The head of an apple-tree should be formed at a height that will allow a team to pass around under its branches.
Distance apart.—In a full-grown orchard, that is designed to cover the ground, the trees should be two rods (thirty-three feet) apart. When it is designed always to cultivate the ground, and land is plenty, set them fifty or sixty feet apart. You will be likely always to have fine fruit, and a crop on the land beside. Our recommendation to every one is to set out all orchards, of whatever fruit, so as to have them cover the whole ground when in maturity. Among apple-trees, dwarf pears, peaches, or quinces, may be set, which will be profitable before the apples need all the ground.
Bearing years.—A cultivator may have a part of his orchard bear one year, and the remainder the next, or he may have them all bear every year. There are two reasons why a tree bears full this year and will not bear the next. One is, it is allowed to have such a superabundance of fruit to mature this year, that it has no strength to mature fruit-buds for the next, and hence a barren year; the other reason is, a want of proper culture and the specific manures for the apple. Manure highly, keep off the insects, cultivate well, and do not allow too much to remain on the trees one season, and you will have a good crop every year. But if one would let his trees take the natural course, but wishes to change the bearing year of half of his orchard, he can accomplish it by removing the blossoms or young fruit from a part of his trees on the bearing year, and those trees having no fruit to mature will put forth an abundance of buds for fruit the following season; thus the fruit-season will be changed without lessening the productiveness. Go through a fruit-region in what is called the non-bearing seasons, and you will find some orchards and some trees very full of fruit. Trees of the same variety in another orchard near by will have very little fruit. This shows that the bearing season is a matter of mere habit, in all except what is determined by late frosts. This fact may be turned to great pecuniary value, by producing an abundance of apples every year.

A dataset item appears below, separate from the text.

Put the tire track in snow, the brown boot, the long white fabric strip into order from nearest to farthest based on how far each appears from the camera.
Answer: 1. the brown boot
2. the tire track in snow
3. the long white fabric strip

Plowing and pasturing.—An apple-orchard should be often plowed, but not too deep among the roots. When not actually under the plow, it should be pastured, with fowls, calves, or sheep. Swine are recommended, as they will eat all the apples that fall prematurely, and with them the worms that made them fall. But we have often seen hogs, by their rooting and rubbing, kill the trees. Better to pick up the apples that fall too early, and give them to the swine. Turkeys and hens in an orchard will do much to destroy the various insects. They may be removed for a short time when they begin to peck the ripening fruit.
Orchards pastured by sheep are said not to be infested with caterpillars. Sheep pastured and salted under apple-trees greatly enrich the soil, and in those elements peculiarly beneficial.
Enemies.—There are several of these that are quite destructive, when not properly guarded against. Two things are necessary, and, united and thoroughly performed, they afford a remedy or a preventive for most of the depredations of all insects: 1. Keep the trees well cleared of all rough, loose bark, which affords so many hiding-places for insects.
2. Wash the trunks and large limbs of the trees, twice between the 25th of May and the 15th of August, with a ley of wood-ashes or dissolved potash. Apple-trees will bear it strong enough to kill some of the finest cherries. We add another very effectual wash. Let cultivators choose between the two. Into two gallons of water put two quarts of soft-soap and one fourth pound of sulphur. If you add tobacco-juice, or any other very offensive article, it will be still better.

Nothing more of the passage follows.